*Raw records*:
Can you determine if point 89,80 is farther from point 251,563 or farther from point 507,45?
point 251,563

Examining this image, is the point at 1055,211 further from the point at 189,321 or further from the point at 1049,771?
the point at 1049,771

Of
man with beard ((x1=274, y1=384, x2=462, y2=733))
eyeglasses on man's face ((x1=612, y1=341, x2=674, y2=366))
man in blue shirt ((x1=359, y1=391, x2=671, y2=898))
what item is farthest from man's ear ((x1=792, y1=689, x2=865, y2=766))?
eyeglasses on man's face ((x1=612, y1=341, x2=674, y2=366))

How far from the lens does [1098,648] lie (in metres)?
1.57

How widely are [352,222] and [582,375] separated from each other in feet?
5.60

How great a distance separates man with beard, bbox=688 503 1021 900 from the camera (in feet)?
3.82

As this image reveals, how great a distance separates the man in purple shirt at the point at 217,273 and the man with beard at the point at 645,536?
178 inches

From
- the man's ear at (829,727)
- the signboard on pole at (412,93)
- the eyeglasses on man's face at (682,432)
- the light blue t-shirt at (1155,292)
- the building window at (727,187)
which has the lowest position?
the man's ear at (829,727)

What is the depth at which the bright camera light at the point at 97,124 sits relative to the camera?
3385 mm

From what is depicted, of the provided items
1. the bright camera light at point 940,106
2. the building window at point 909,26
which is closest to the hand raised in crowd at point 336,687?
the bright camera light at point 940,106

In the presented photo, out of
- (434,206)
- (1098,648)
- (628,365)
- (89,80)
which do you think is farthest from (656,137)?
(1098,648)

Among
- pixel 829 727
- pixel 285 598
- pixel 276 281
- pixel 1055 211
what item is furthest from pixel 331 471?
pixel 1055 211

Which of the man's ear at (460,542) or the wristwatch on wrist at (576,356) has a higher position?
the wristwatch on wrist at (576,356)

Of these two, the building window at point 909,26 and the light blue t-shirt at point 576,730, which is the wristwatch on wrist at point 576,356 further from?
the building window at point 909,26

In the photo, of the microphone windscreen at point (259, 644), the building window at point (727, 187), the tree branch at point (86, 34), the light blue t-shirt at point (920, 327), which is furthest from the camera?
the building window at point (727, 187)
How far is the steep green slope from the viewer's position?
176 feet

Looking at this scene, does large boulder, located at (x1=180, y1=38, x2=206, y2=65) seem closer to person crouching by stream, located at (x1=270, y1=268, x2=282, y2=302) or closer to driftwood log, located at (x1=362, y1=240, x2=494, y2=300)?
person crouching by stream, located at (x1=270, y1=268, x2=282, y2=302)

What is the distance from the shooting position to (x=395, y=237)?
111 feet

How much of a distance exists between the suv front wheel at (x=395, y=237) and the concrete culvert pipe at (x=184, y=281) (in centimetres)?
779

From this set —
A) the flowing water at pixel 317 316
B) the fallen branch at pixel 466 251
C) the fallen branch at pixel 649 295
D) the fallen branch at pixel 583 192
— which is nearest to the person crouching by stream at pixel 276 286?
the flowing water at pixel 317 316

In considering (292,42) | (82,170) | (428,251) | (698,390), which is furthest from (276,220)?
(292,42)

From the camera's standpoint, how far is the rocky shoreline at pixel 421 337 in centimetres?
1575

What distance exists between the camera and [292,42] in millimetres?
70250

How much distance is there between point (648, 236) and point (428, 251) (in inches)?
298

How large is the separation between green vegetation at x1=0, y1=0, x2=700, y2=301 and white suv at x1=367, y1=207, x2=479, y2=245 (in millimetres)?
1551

*Brief*: Reproduce the items above in full, substituting "fallen limb" for each occurrence of "fallen branch" and leaving all other text unchanged.

*Solution to this task*:
Can you determine if point 89,80 is farther from point 251,563 or farther from point 507,45?
point 251,563

Examining this image, is the point at 1055,211 further from the point at 189,321 or further from the point at 1049,771?
the point at 1049,771

Of
man with beard ((x1=274, y1=384, x2=462, y2=733))
eyeglasses on man's face ((x1=612, y1=341, x2=674, y2=366))
man in blue shirt ((x1=359, y1=391, x2=671, y2=898))
what item is farthest from man's ear ((x1=792, y1=689, x2=865, y2=766))?
eyeglasses on man's face ((x1=612, y1=341, x2=674, y2=366))

How far from the lens does [1098,648] lie (in metres)?
1.57

How widely are [352,222] and [582,375] separated from each other in feet?
5.60

How great a distance separates man with beard, bbox=688 503 1021 900 from the camera (in feet)?
3.82

As this image reveals, how great a distance separates the man in purple shirt at the point at 217,273 and the man with beard at the point at 645,536?
178 inches

From
- the man's ear at (829,727)
- the signboard on pole at (412,93)
- the eyeglasses on man's face at (682,432)
- the light blue t-shirt at (1155,292)
- the building window at (727,187)
which has the lowest position?
the man's ear at (829,727)

What is the depth at which the bright camera light at the point at 97,124 sits relative to the camera?
3385 mm

From what is depicted, of the provided items
1. the bright camera light at point 940,106
2. the building window at point 909,26
which is closest to the hand raised in crowd at point 336,687?
the bright camera light at point 940,106

In the presented photo, out of
- (434,206)
- (1098,648)
- (628,365)
- (89,80)
which do you think is farthest from (656,137)?
(1098,648)

Among
- pixel 829 727
- pixel 285 598
- pixel 276 281
- pixel 1055 211
what item is furthest from pixel 331 471?
pixel 1055 211

Which of the man's ear at (460,542) or the wristwatch on wrist at (576,356) has a higher position?
the wristwatch on wrist at (576,356)

Of these two, the building window at point 909,26 and the light blue t-shirt at point 576,730, which is the wristwatch on wrist at point 576,356 further from?
the building window at point 909,26

In the photo, of the microphone windscreen at point (259, 644), the building window at point (727, 187), the tree branch at point (86, 34), the light blue t-shirt at point (920, 327), which is furthest from the camera?
the building window at point (727, 187)
How far is the steep green slope from the viewer's position?
176 feet

Looking at this scene, does large boulder, located at (x1=180, y1=38, x2=206, y2=65) seem closer to person crouching by stream, located at (x1=270, y1=268, x2=282, y2=302) or closer to driftwood log, located at (x1=362, y1=240, x2=494, y2=300)?
person crouching by stream, located at (x1=270, y1=268, x2=282, y2=302)

What is the distance from the shooting position to (x=395, y=237)?
111 feet

How much of a distance exists between the suv front wheel at (x=395, y=237) and the concrete culvert pipe at (x=184, y=281) (in centimetres)?
779

From this set —
A) the flowing water at pixel 317 316
B) the fallen limb at pixel 466 251
C) the fallen limb at pixel 649 295
D) the fallen limb at pixel 583 192
— which is nearest to the person crouching by stream at pixel 276 286?
the flowing water at pixel 317 316

In considering (292,42) | (82,170) | (428,251) | (698,390), which is furthest from (276,220)?
(292,42)

From the camera's standpoint, how far is the rocky shoreline at pixel 421 337 in centimetres?
1575

What distance exists between the camera and [292,42] in millimetres?
70250

How much distance is there between point (648, 236) and point (428, 251) (in inches)?
298

How large is the separation between green vegetation at x1=0, y1=0, x2=700, y2=301 and white suv at x1=367, y1=207, x2=479, y2=245 (in millimetres)?
1551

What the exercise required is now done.